Segundo o Deadline, a HDF Kino, a maior rede de cinemas da Alemanha, com mais de 3 200 salas, está contra a presença da Netflix no Festival de Berlim. “Deve ficar claro que não ficaríamos satisfeitos se Berlim fosse usada indevidamente através do cinema de dia e data”, disse o CEO da organização, Thomas Negele, que declarou estar de acordo com as associações italianas que criticaram a presença da gigante de streaming no Festival de Veneza.

A decisão de conceder a “Roma”, de Alfonso Cuarón, o maior prémio do festival ultrajou os órgãos comerciais italianos que afirmaram que o festival apoiado pelo público se tornou um “veículo de marketing” para a plataforma. “O Leão de Ouro”, um símbolo do Festival Internacional de Cinema, que sempre foi financiado com recursos públicos é um património dos espectadores italianos. O filme que leva o seu nome deve estar ao alcance de todos, nos cinemas e não exclusivamente para os assinantes da plataforma americana.

Negele concorda que a presença da Netflix em festivais de primeira linha é contraproducente para a indústria cinematográfica mais ampla. “Inteligentemente, a Netflix usa-os como uma plataforma de publicidade para as suas produções e tende a combinar isso com um pequeno escândalo, como a chamada para o dia e a data de estreia. Eles querem sugerir aos seus clientes que os seus produtos são pelo menos tão bons quanto os filmes, se não melhor”, esclareceu.

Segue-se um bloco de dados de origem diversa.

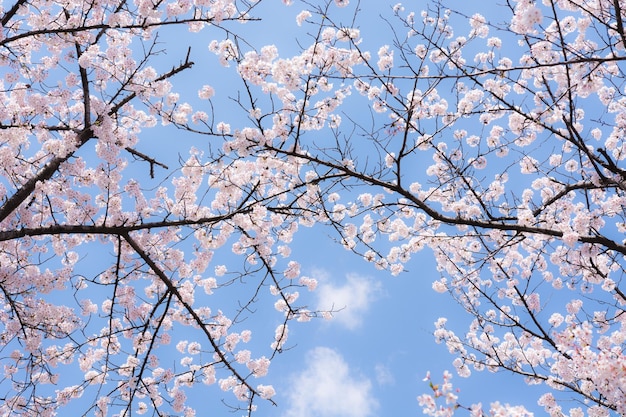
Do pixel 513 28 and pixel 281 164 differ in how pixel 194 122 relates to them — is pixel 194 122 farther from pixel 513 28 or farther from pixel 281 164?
pixel 513 28

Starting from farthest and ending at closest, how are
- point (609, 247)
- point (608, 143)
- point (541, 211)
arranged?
point (608, 143) → point (541, 211) → point (609, 247)

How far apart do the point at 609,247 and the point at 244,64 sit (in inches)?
176

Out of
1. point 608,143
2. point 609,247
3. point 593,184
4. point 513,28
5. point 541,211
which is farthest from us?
point 608,143

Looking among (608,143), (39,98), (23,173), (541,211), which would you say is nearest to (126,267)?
(23,173)

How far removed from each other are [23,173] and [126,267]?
234 cm

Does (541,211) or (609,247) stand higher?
(541,211)

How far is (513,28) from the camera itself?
16.5ft

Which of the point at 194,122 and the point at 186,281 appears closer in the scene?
the point at 194,122

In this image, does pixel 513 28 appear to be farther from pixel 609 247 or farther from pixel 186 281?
pixel 186 281

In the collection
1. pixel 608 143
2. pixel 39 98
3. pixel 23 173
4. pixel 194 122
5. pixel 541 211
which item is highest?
pixel 608 143

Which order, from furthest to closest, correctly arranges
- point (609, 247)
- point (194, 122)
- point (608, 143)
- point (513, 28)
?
point (608, 143) → point (194, 122) → point (513, 28) → point (609, 247)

A União Internacional de Cinemas (UNIC), que representa 37 territórios europeus, incentivou outros festivais a considerarem a inclusão nas suas competições, apenas filmes destinados a divulgação nos cinemas. “Os filmes pertencem ao grande ecrã e, por isso, encorajamos os principais festivais internacionais de cinema a assumirem a liderança do Festival de Cannes e a celebrarem a relevância social, cultural e económica dos cinemas quando conceberem as suas futuras políticas de seleção”, lê-se no comunicado.

É provável que a notável curva de crescimento da Netflix continue, mas na Europa, pelo menos, os solavancos na sua rota estão a aumentar.